Earlier this year I posted a blog about the case the Supreme Court was set to hear concerning Michigan's ban on affirmative action, pointing out what I viewed as some significant flaws in the plaintiffs' arguments. Moreover, I analyzed the issues in a more thorough manner in a recent law journal article here. On October 15th of this year, the Supreme Court heard oral arguments in that case, under the title Schuette, Attny. Gen of Mich., v. BAMN, et al. Central to the BAMN case is the assertion that Michigan's Proposal 2, which amended the state constitution to outlaw affirmative action, inter alia, at the state universities, set up a different political process for lobbying for racial preferences than the process for lobbying preferences based on alumni status, athletic ability, etc. Thus, under the Hunter/Seattle line of cases, Proposal 2 arguably violates the federal Equal Protection Clause.
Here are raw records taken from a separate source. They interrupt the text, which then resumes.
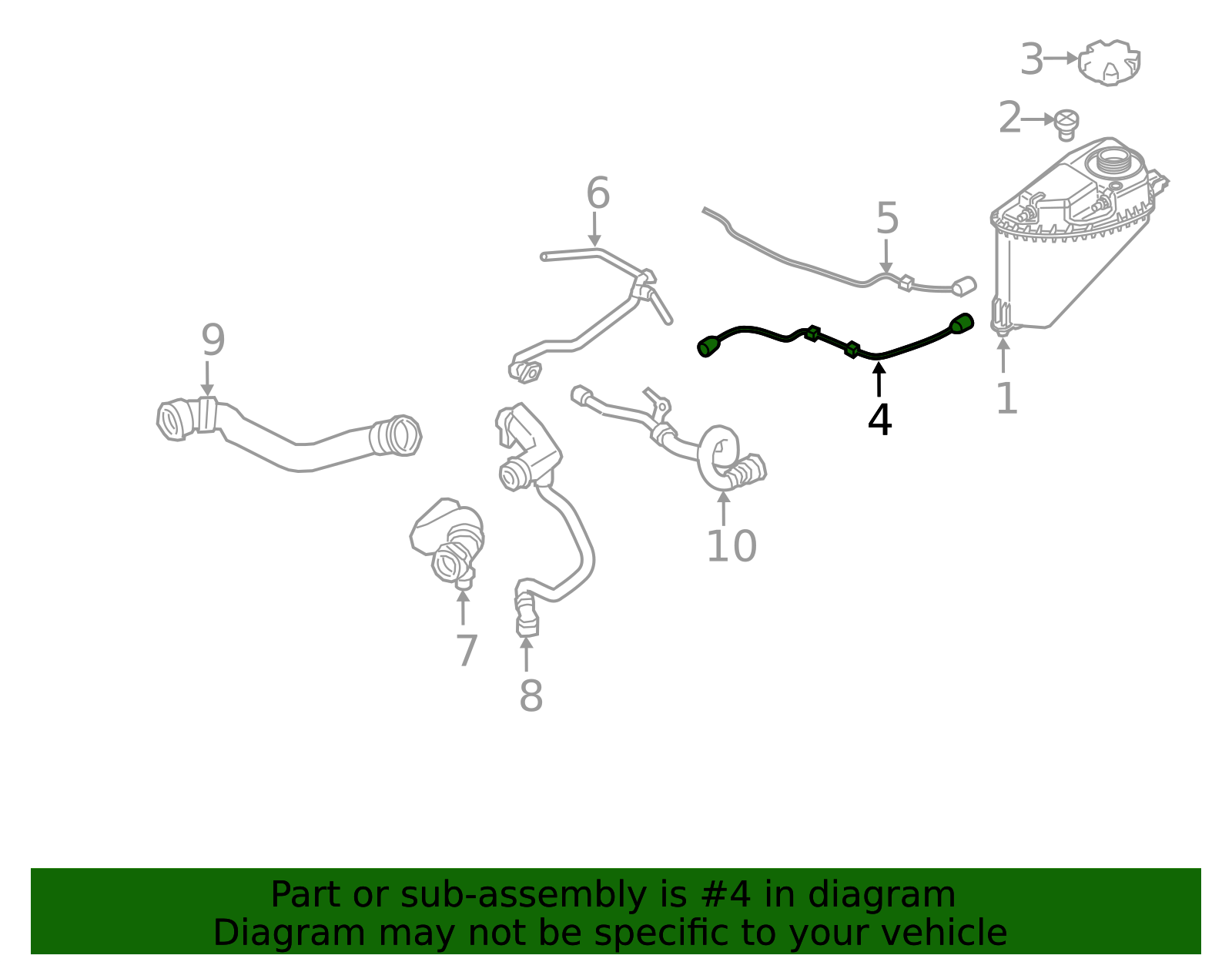 3
2
6
5
9
4
1
10
7
8

Part or sub-assembly is #4 in diagram
Diagram may not be specific to your vehicle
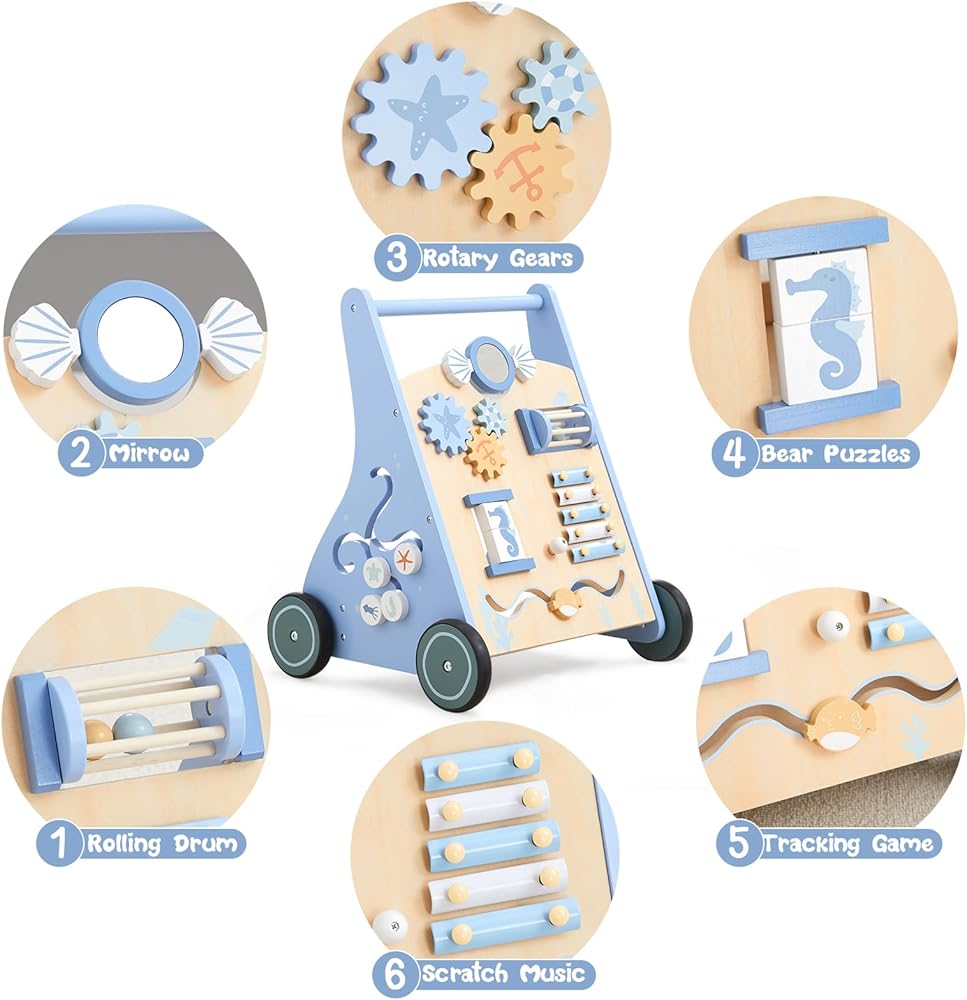 3 Rotary Gears

2 Mirrow

4 Bear Puzzles

1 Rolling Drum

5 Tracking Game

6 Scratch Music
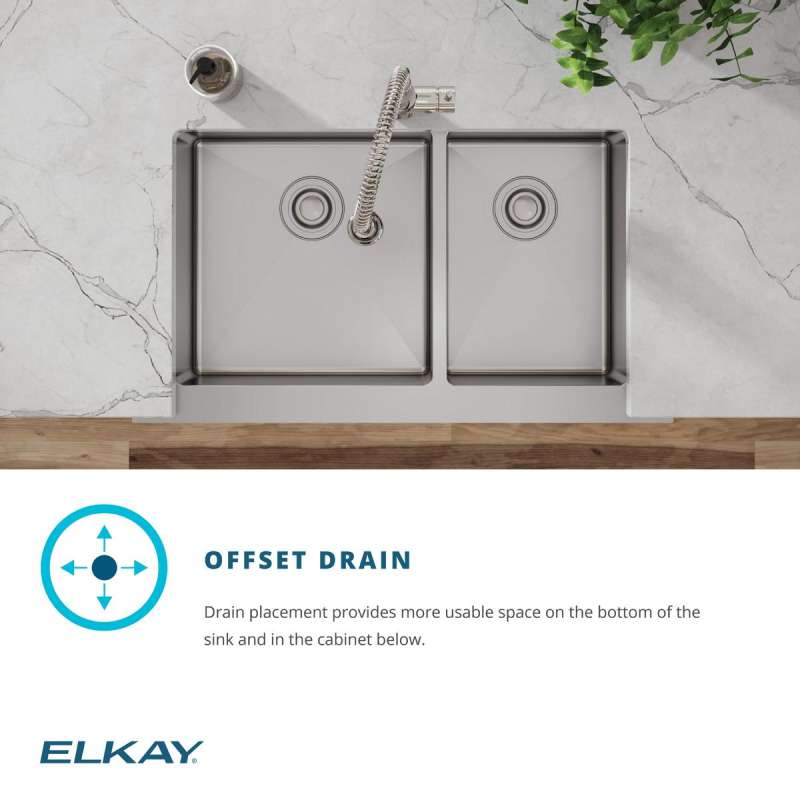 OFFSET DRAIN

Drain placement provides more usable space on the bottom of the sink and in the cabinet below.

ELKAY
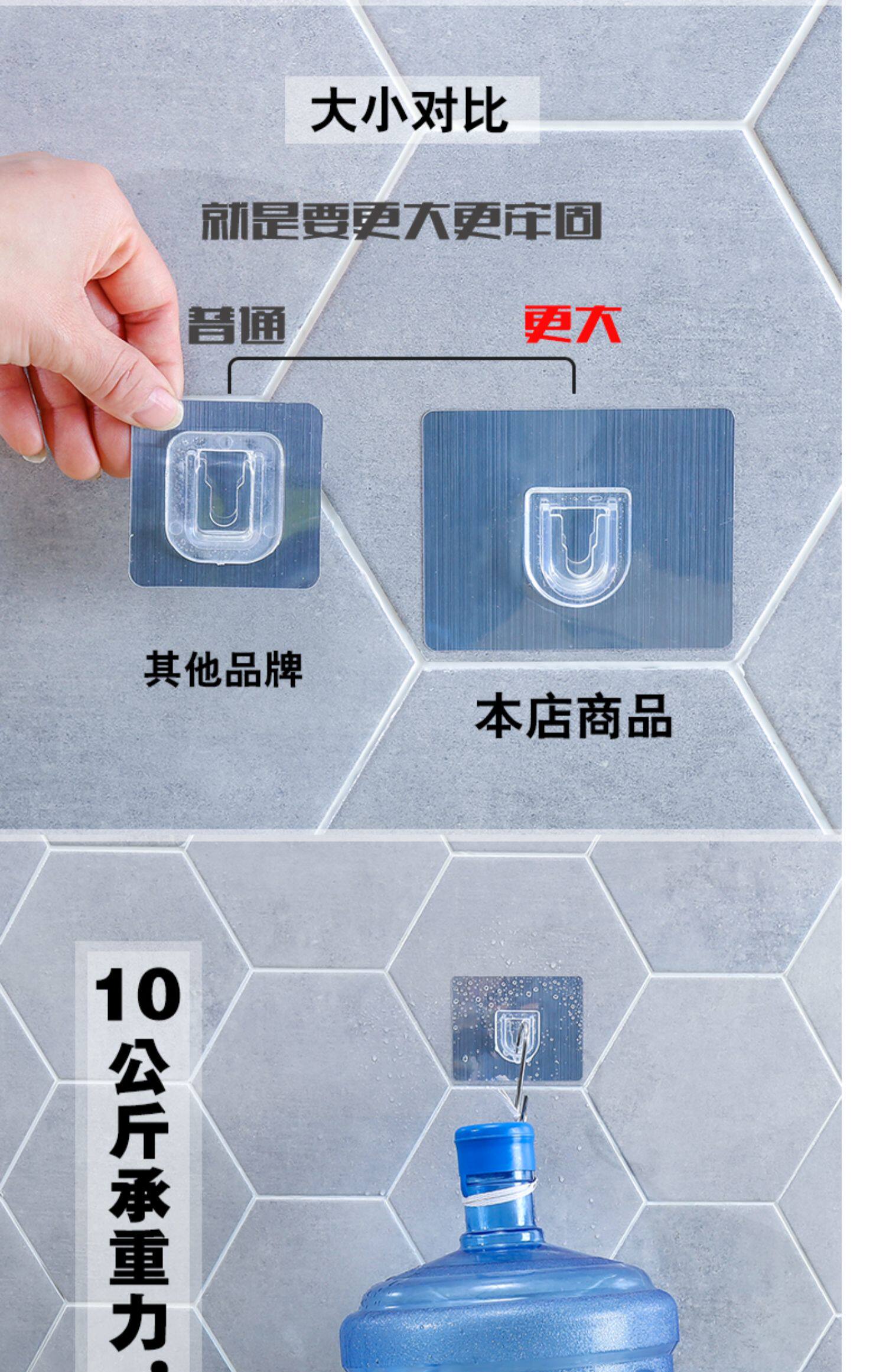 大小对比

就是要更大更牢固

普通

更大

其他品牌

本店商品

10公斤承重力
As is often the case, both listening to the oral arguments, and reading the transcripts thereof, provides the observer with a very brief glance at what the attorneys presenting consider the most important aspects of the case. Actually, what the transcripts probably show is the issues that the competing attorneys think are both central to the issue, and on which certain Justices are still persuadable. They only have a brief time, the issues are very complex, and so choices of time and energy must be made.
The written briefs, along with briefs from amici, lay out the arguments in more detail. They show that Justice Kennedy, once again, is perceived as the swing vote, as arguments in the briefs are clearly designed to convince him, not so subtly, often reminding him of his own words from other cases. But despite this strategy, Shuette, who as Michigan's Attorney General was defending Proposal 2, spent most of his time answering questions by Justices Ginsburg & Sotomayor. In contrast, and perhaps not surprisingly, the attorneys for the two defendant groups were grilled pretty thoroughly by Justices Roberts, Scalia, and Alito. With all the usual cautionary caveats about predicting what the Court will do, the interactions with Justices Kennedy and Breyer may be most relevant. Both seemed somewhat skeptical of the defendants' arguments. Obviously, only time will tell how the Court will rule. But based on the arguments expounded in the oral arguments, it would be difficult if not impossible for the Court to rule in favor of the defendants. Otherwise, as Justice Scalia suggested, the federal Equal protection clause would contradict itself.